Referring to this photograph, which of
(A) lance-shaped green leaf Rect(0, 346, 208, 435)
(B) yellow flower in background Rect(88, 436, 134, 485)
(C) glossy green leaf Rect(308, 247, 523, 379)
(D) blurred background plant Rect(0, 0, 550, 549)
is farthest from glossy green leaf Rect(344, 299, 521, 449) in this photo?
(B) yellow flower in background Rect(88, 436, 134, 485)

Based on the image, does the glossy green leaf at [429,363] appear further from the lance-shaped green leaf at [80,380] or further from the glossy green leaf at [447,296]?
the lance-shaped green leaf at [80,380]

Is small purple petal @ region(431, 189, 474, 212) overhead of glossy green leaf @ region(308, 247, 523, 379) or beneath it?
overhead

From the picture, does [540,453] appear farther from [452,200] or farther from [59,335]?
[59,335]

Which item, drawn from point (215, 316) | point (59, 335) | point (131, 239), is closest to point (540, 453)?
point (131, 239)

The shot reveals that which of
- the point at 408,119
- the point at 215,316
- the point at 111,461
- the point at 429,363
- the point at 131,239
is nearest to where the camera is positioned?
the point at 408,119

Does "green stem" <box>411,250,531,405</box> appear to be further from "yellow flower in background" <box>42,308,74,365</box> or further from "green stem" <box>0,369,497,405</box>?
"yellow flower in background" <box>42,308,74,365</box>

TASK TO COMPLETE
Print every one of the items above again, word for word, keeping each line unchanged.

RESPONSE TO THIS EXERCISE
Referring to this photograph, which of
(A) lance-shaped green leaf Rect(0, 346, 208, 435)
(B) yellow flower in background Rect(88, 436, 134, 485)
(C) glossy green leaf Rect(308, 247, 523, 379)
(D) blurred background plant Rect(0, 0, 550, 549)
is farthest from glossy green leaf Rect(344, 299, 521, 449) in this photo?
(B) yellow flower in background Rect(88, 436, 134, 485)

Based on the image, does the glossy green leaf at [429,363] appear further from the lance-shaped green leaf at [80,380] or further from the glossy green leaf at [447,296]?
the lance-shaped green leaf at [80,380]

Is small purple petal @ region(431, 189, 474, 212) overhead of glossy green leaf @ region(308, 247, 523, 379) or beneath it?
overhead

From the picture, does [540,453] appear farther from [452,200] or farther from [59,335]?
[59,335]

Which item, drawn from point (215, 316) | point (59, 335) | point (131, 239), is closest to point (540, 453)?
point (131, 239)

The shot reveals that which of
- the point at 408,119
- the point at 215,316
- the point at 111,461
- the point at 429,363
- the point at 131,239
is nearest to where the camera is positioned?
the point at 408,119

Does "green stem" <box>411,250,531,405</box> appear to be further from "yellow flower in background" <box>42,308,74,365</box> or further from "green stem" <box>0,369,497,405</box>?
"yellow flower in background" <box>42,308,74,365</box>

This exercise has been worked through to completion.